Se sai, é para civilizar-se. E se se civiliza, volta à barbárie. E que
barbárie! A do "rock and roll" e da bomba de hidrogênio!
Como
fugir disto?
* * *
Senhor Jesus, todas estas considerações me levam aos pés de vossa Cruz.
Homem das dores, em vossa Alma e em vosso Corpo sofrestes tudo quanto é
dado a um homem sofrer.
Contemplo vosso cadáver descido do patíbulo, vossa humanidade como que
aniquilada, e vosso Sangue infinitamente precioso derramado ao longo da
Paixão.
Enquanto o mundo for mundo, representareis a dor no horizonte de nossas
almas.
A dor, com tudo quanto ela tem de nobre, de forte, de
grave, de doce e de sublime. A dor elevada do
simples âmbito das considerações filosóficas para o firmamento infinito
da Fé. A dor compreendida em sua significação teológica, como
expiação necessária, e como meio indispensável de santificação.
════════════════════
# Descrição da tarefa:
Prossiga a meditação sobre a dor diante da Cruz de Cristo, retomando-a logo após a última frase do texto. O material apresentado a seguir provém de uma fonte distinta.

# Material fornecido:
════════════════════
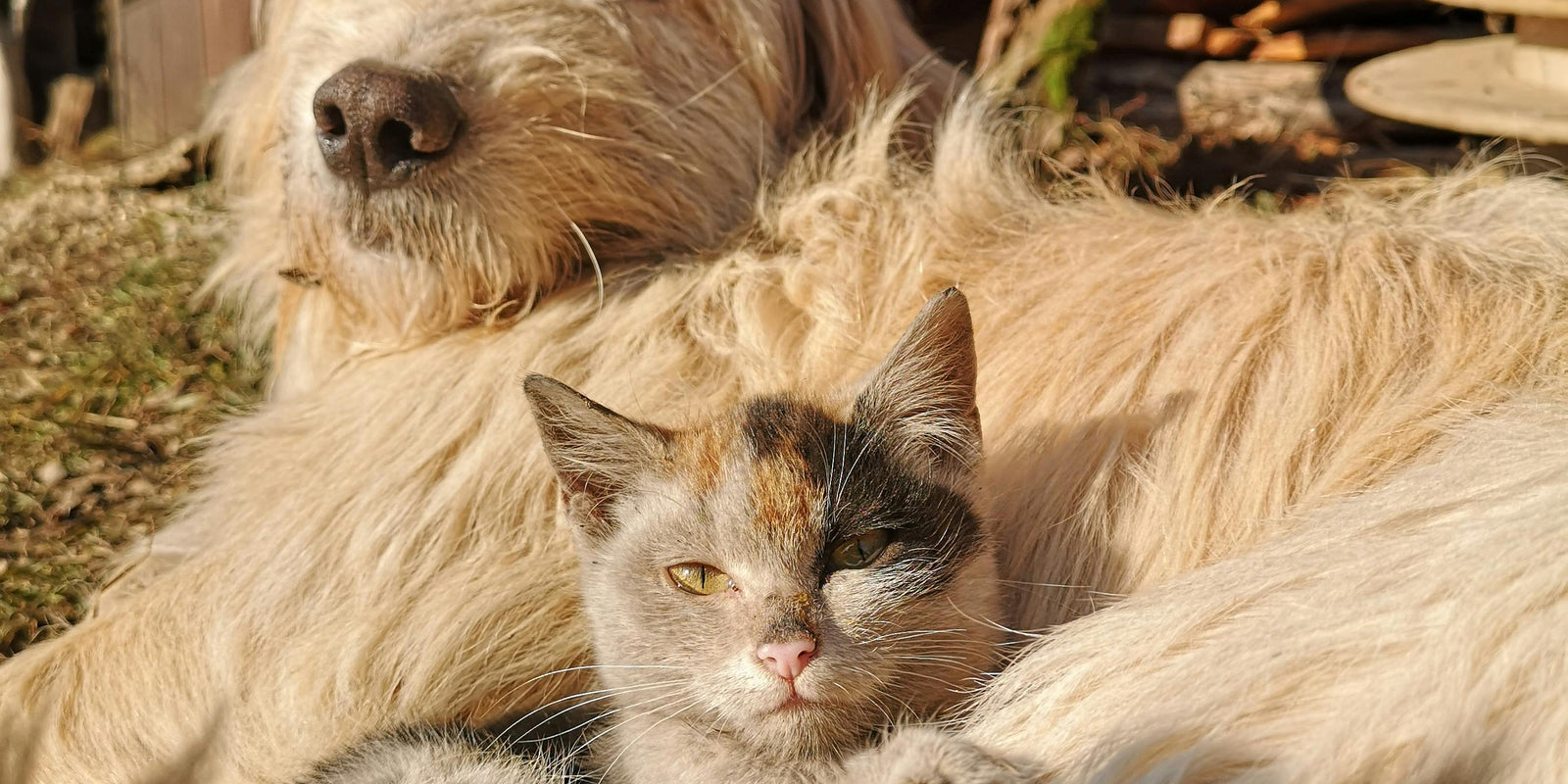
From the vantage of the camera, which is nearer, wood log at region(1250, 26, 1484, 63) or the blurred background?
the blurred background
════════════════════
# Resultado da tarefa:
Pelo
mérito infinito de vosso preciosíssimo Sangue, dai à nossa inteligência
a clareza necessária para compreender o papel da dor, e à nossa
vontade a força necessária para amá-la com todas as veras.
É só
pela compreensão do papel da dor e do mistério da Cruz que a humanidade
pode salvar-se da crise tremenda em que está
afundando, e das penas eternas que aguardam os que até o último
momento permaneceram fechados ao vosso convite para trilharmos convosco
a via dolorosa.
Maria Santíssima, Mãe das Dores, multiplicai sobre a terra as almas que
amam a Cruz.
É a
graça de valor incalculável, que Vos pedimos, no crepúsculo de
nossa civilização, nesta Semana Santa.